# 400Gb Samsung Spinpoint T133 Now Only £66 Delivered



## Pete77 (Aug 1, 2006)

Just thought I should point out that the 400Gb Samsung T133 HDLD drives are now available from www.komplett.co.uk for only £66 including VAT and delivery.

Or bag a pair for only £125 including VAT and delivery.

See http://www.komplett.co.uk/k/ki.asp?sku=312836

Strangely there is still no sign of the long promised 1000Gb Hitachi drive appearing on the marketplace and nor has any other manufacturer yet matched the 750Gb 3.5" Seagate drive's capacity.

One would have thought that with HDTV slowing taking off there would be a clamour for ever larger hard drive sizes.

Could it be that the manufacturers have found producing reliable larger hard drive sizes at a price that is also cost effective to not so far be a viable option?


----------



## Prat77 (Apr 14, 2007)

An OK price but nothing jaw-dropping; I paid just over £70 for the drive in January.

Disk has performed well and is a good choice for Tivo; if only it were as easy to add a drive to our machines as it is for the Americans with their new tivos - plug in the drive, and hold down the pause button whilst tivo boots! Full details on engadget fullstop com


----------



## Pete77 (Aug 1, 2006)

Prat77 said:


> An OK price but nothing jaw-dropping; I paid just over £70 for the drive in January.


Prat 77 seems to post only very occasionally but shows a high level of overall knowledge of the Tivo marketplace despite making only 3 posts in the forum.

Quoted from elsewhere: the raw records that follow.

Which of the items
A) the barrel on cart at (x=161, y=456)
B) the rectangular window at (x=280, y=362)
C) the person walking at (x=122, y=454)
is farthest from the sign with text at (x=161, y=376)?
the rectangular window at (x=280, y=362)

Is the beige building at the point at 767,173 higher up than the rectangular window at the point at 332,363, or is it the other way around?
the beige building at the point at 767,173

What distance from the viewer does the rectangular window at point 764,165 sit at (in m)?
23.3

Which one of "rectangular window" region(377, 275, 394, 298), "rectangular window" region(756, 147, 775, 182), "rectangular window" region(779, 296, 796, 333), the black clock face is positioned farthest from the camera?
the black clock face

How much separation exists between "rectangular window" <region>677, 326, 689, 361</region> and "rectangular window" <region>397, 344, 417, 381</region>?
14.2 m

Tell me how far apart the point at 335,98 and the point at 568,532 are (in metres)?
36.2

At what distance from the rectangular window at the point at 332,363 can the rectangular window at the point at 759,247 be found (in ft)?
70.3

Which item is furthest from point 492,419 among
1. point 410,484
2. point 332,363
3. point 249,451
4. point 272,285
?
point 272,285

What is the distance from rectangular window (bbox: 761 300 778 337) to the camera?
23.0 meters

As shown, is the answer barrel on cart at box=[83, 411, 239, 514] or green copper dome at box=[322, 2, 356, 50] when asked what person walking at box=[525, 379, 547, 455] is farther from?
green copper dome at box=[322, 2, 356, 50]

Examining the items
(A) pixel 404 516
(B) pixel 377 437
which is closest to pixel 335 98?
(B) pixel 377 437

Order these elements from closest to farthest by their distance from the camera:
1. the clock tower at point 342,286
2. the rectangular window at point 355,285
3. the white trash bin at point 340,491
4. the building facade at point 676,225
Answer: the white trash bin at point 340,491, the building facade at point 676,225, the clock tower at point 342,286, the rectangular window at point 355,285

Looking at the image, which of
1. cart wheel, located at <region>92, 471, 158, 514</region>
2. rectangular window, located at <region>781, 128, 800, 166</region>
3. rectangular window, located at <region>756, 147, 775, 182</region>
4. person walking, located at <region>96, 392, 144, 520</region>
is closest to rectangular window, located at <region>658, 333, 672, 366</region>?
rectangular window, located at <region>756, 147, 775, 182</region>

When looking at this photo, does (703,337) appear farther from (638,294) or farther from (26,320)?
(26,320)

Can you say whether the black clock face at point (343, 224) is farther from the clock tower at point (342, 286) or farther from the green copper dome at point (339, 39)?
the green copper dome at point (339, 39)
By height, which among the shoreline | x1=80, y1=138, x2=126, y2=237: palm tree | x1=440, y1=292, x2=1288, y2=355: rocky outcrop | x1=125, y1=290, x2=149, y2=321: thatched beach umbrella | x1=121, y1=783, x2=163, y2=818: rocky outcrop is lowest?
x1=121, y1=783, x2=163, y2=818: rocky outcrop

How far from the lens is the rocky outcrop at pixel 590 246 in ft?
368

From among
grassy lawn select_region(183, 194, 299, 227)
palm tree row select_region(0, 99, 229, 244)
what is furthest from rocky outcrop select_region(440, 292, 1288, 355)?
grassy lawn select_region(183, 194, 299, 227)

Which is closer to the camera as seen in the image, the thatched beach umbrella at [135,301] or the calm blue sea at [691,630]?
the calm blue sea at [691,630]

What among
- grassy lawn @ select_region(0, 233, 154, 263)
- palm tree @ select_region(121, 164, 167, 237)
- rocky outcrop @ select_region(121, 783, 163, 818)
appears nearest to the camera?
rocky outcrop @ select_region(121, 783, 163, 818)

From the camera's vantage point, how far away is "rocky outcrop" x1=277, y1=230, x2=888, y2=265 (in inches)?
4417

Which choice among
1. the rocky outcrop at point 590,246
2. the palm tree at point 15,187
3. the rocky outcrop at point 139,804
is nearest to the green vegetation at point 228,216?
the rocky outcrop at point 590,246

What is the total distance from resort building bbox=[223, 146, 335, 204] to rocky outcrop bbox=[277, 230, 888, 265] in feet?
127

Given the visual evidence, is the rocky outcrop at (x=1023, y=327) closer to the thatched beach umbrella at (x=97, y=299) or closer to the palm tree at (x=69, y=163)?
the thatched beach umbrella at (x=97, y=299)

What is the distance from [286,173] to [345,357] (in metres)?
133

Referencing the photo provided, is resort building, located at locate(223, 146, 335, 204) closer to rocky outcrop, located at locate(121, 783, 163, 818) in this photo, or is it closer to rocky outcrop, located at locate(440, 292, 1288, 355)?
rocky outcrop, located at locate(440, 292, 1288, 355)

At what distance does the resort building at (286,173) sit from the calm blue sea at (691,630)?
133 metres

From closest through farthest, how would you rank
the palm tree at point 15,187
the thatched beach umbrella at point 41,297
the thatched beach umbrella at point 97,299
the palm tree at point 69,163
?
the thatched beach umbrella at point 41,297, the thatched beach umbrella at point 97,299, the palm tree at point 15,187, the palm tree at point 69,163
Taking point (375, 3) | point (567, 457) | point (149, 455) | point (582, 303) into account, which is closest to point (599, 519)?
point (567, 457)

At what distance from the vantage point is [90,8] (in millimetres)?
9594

I wonder who Prat 77 actually is? And I wonder why he picked a name apparently designed to parody or ridicule my forum name?


----------



## mikerr (Jun 2, 2005)

Pete77 said:


> Strangely there is still no sign of the long promised 1000Gb Hitachi drive appearing on the marketplace


It's available at £249 at microdirect



Pete77 said:


> and nor has any other manufacturer yet matched the 750Gb 3.5" Seagate drive's capacity.
> 
> One would have thought that with HDTV slowing taking off there would be a clamour for ever larger hard drive sizes.
> 
> Could it be that the manufacturers have found producing reliable larger hard drive sizes at a price that is also cost effective to not so far be a viable option?


That's down to the number and capacity of platters.

The hitachi 1000Gb drive is a 5 platter drive (5x200Gb platters),
and apparently runs quite a bit hotter than other drives.

Hitachi are the only manufacturer currently making 5 platter (10 head) drives.
More platters = more noise, heat and power.

The seagate will use 4x 250GB platters (hitachi "played safe" with tried and trusted 200GB platters).


----------



## Pete77 (Aug 1, 2006)

mikerr said:


> Hitachi are the only manufacturer currently making 5 platter (10 head) drives. More platters = more noise, heat and power.


So that wouldn't worry Hitachi at all what with heat, vibration and short hard drive life being one of the trademarks of the Hitachi (nee IBM) Deathstar range.  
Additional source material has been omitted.